Re: YouTube. This is the answer they gave my MCN rep. Of all the channels they represent, they said ours is taking the biggest hit by far… pic.twitter.com/avdXDgEzRX
— Beyond Wrestling (@beyondwrestling) April 14, 2017
The impact this policy shift has on a company in terms of promotion is obvious, but more importantly, especially for smaller promotions scraping by on word-of-mouth and tickets sold at the gate, is how much this cuts into a ready source of income. John Thorne, one of the co-owners of Cleveland’s Absolute Intense Wrestling, was among the first to notice. AIW’s YouTube channel was a source of consistent income for the company, stemming from the popularity of intergender wrestling footage and clips of indie wrestling talent who’ve gone on to successful careers in WWE, New Japan Pro Wrestling and elsewhere. From March 1 to March 11 of this year, AIW drew more than 500,000 views on YouTube, accounting for upwards of 800,000 minutes of screen time, earning $141.12 in the process. From April 1 to April 11, those numbers are down drastically: 137,000 views, 172,000 minutes, $11.23 in revenue. YouTube’s algorithm diverts those views away from the page and into the ether.
WWE’s own official YouTube channel provides a stark look into the way wrestling content is now carved up for the benefit of a vague ideation of decency: As of Friday afternoon, an unrestricted WWE page shows nine playlists, a selection of videos, and the company’s current promotional video. Switch to restricted, and you get just one video and one playlist. Searching for WWE on Restricted Mode doesn’t even bring up a link to the channel—that library of 28,423 videos, which might be relevant to any user typing “WWE” into a search bar, only appears when YouTube is used unfiltered.
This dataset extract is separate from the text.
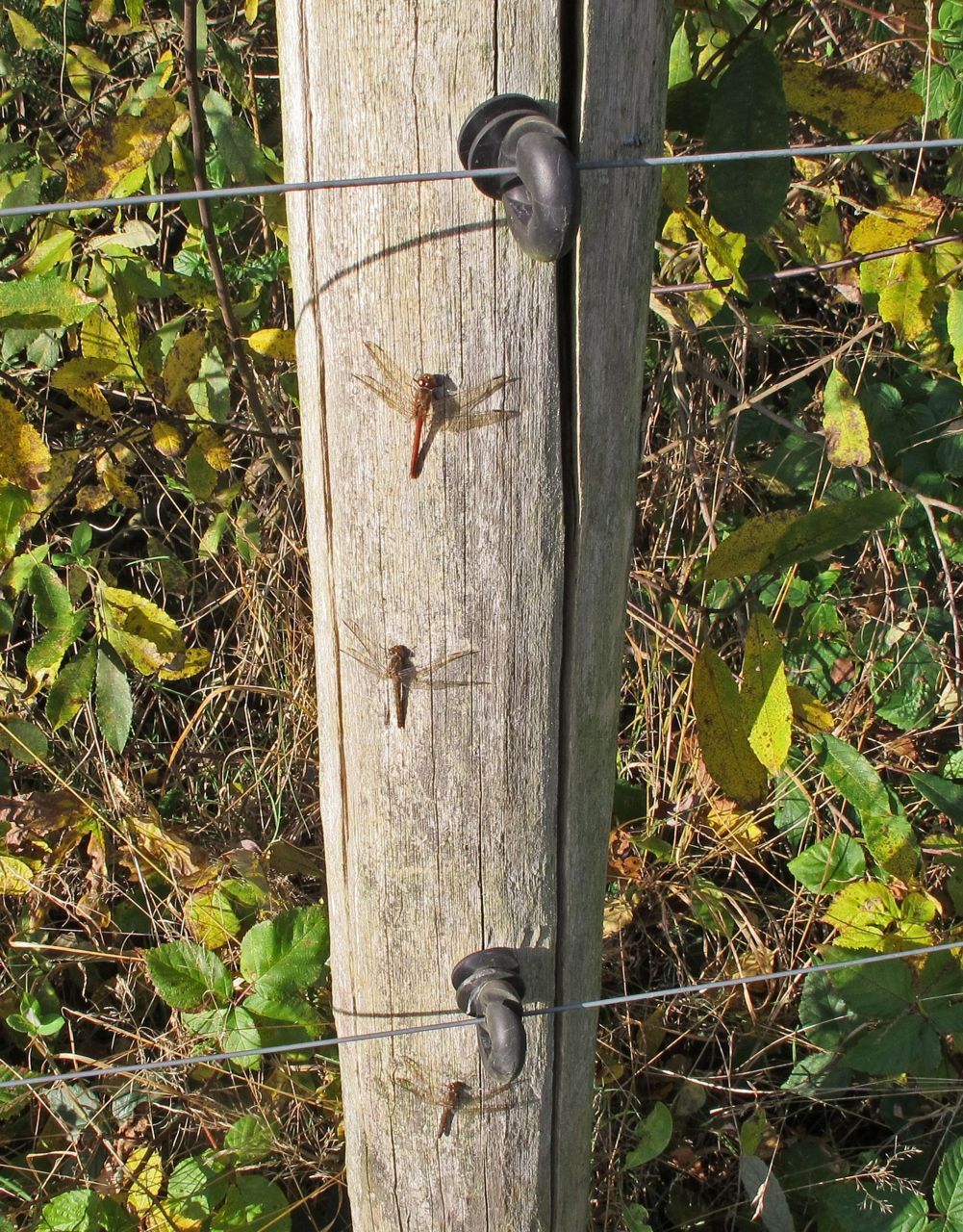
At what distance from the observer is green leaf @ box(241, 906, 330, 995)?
1820 millimetres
While it’s possible—even likely—that a content provider as large and globally recognized as WWE might be able to work out a deal with YouTube, where does Restricted Mode leave independent promotions? Beyond Wrestling, the promotion that entered the YouTube market earliest and has, since opening its channel, continued to be the best indie organization utilizing it, tweeted that it would take 250 DVD sales a month through distributor Smart Mark Video to make up for the projected revenue loss. AIW promoter Thorne noted that the income received from his company’s YouTube channel allowed the company to keep ticket prices down while talent budgets went up, as month-to-month they could rely on an infusion of hundreds of dollars, if not thousands.
“We absolutely put that money into the company,” Thorne said. “At this level, we use every cent, mainly towards paying the wrestlers themselves and booking their travel expenses.”
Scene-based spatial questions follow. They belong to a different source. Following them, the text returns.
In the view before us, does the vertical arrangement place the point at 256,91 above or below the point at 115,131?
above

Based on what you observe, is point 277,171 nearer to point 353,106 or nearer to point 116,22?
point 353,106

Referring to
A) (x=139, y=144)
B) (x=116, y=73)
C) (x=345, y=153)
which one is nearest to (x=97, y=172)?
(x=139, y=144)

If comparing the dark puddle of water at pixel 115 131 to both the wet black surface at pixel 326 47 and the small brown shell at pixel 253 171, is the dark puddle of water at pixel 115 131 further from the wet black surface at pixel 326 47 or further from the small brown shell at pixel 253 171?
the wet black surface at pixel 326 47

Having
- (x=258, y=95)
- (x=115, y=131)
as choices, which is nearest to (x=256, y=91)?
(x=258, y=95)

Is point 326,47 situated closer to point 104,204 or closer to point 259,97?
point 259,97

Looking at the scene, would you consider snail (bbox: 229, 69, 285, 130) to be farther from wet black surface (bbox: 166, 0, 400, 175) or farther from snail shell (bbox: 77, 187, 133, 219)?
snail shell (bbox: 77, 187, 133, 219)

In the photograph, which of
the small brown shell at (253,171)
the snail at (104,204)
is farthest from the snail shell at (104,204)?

How companies like Beyond or AIW can recoup that money is unknown. In a marketplace where streaming services exist in direct competition with physical media, 250 DVD sales a month seems unlikely at best. And migrating users from a platform as ubiquitous as YouTube to a new platform like Vimeo or Dailymotion is a herculean task, impossible without a staff dedicated to social media and re-building a channel from the ground up. For an independent wrestling promoter, there is neither enough time in the day, nor reward for the labor.
If YouTube continues to restrict wrestling footage, that will essentially kill an entire genre of content on the platform and one of the easiest legal ways to access a diverse array of wrestling around the world. Pro wrestling will only become more homogenous as those who stick with YouTube will be the ones who can afford to, and a more homogenous professional wrestling is an art that’s easier to ignore.
YouTube did not respond to Paste’s requests for comment.
Colette Arrand lives in Athens, Georgia, where she runs Fear of A Ghost Planet, a zine press. She is the author of Hold Me Gorilla Monsoon, a poetry collection about love and pro wrestling.